Come the election, however, the fears proved unfounded: Richard Nixon won the popular vote and the Electoral College.
“We have flirted,” said Birch Bayh, the Indiana Democrat leading the charge for the direct popular vote, “with the most dangerous constitutional crisis faced by the United States in a long time.”
Nixon’s victory spared the nation a crisis, but it also reduced the chance that significant reform would prevail. (At least one faithless elector, however, did vote for Wallace despite his state’s vote for Nixon.) Still, Bayh and his compatriots felt that, if Nixon followed Johnson’s lead in pushing for reform, it was possible.
At the time, acknowledgement of the role of slavery in the formation of the system made civil-rights era politicians more willing to part with the tradition, and polls showed that the average citizen agreed: A Harris poll showed that 79% of respondents wanted to get rid of the Electoral College, and Gallup put the number at 81%.
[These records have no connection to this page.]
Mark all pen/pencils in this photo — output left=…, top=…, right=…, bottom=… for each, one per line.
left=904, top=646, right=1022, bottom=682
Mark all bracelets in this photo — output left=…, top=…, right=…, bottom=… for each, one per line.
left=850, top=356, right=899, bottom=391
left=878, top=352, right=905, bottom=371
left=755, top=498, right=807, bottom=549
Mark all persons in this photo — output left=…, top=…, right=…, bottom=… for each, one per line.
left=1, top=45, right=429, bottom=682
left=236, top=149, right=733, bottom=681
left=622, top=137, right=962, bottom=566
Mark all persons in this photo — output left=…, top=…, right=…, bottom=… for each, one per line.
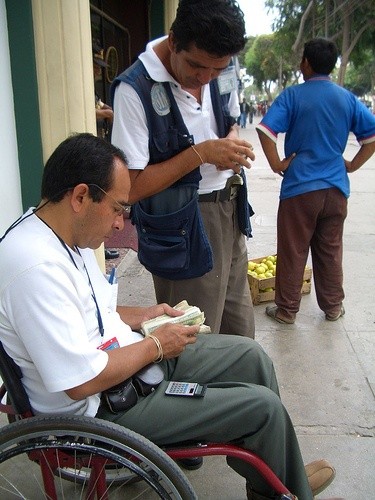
left=93, top=42, right=113, bottom=120
left=236, top=98, right=272, bottom=128
left=255, top=38, right=375, bottom=323
left=0, top=135, right=335, bottom=500
left=111, top=1, right=255, bottom=470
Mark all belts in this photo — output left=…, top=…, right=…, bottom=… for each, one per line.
left=199, top=184, right=238, bottom=202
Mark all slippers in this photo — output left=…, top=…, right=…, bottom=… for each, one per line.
left=265, top=305, right=288, bottom=324
left=326, top=305, right=345, bottom=321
In September of 1969, the House—after the idea received bipartisan Judiciary Committee support—voted 339-to-70 to approve Bayh’s Constitutional amendment that would abolish the old system. In the spring of 1970, the Senate’s Judiciary Committee seconded the endorsement. Still, there were fears, for example that direct elections would lead to confusion by encouraging many spoiler candidates to throw their hats in the ring, that a president could be elected without broad geographic support, that campaigning would get prohibitively expensive or, perhaps most importantly, that nixing the state-by-state system would erode the basic federalist system of U.S. government. And both parties worried that a change of any kind would somehow advantage one party or the other. Ultimately, though Nixon did say he supported the amendment, he did not go out of his way to push for it and it never managed to gain enough support to defeat a Senate filibuster.
“In all, more than 100 futile attempts have been made to junk the Electoral College. When the Senate last week tried for the second time in three weeks to quash a mild filibuster against the proposed amendment, it fell five votes short of the necessary two-thirds majority,” TIME observed in October of 1970. “Bayh was quick to point out that the measure itself was never allowed to come to a floor vote. The effect was the same: the survival of the electoral vote system is assured through 1972 and perhaps beyond.”
But, even as the Electoral College has in 2016 made its enduring influence clear, whether it ought to continue to survive is once again in question: This November, California Democratic Sen. Barbara Boxer introduced a bill that would replace the system with direct popular election.
Correction: The original version of this story misstated the results of the 1968 presidential election. Richard Nixon won the popular vote without a majority. It also mischaracterized the party split on segregation in the early 1960s. Many of the segregationists of the time had formerly been Democrats.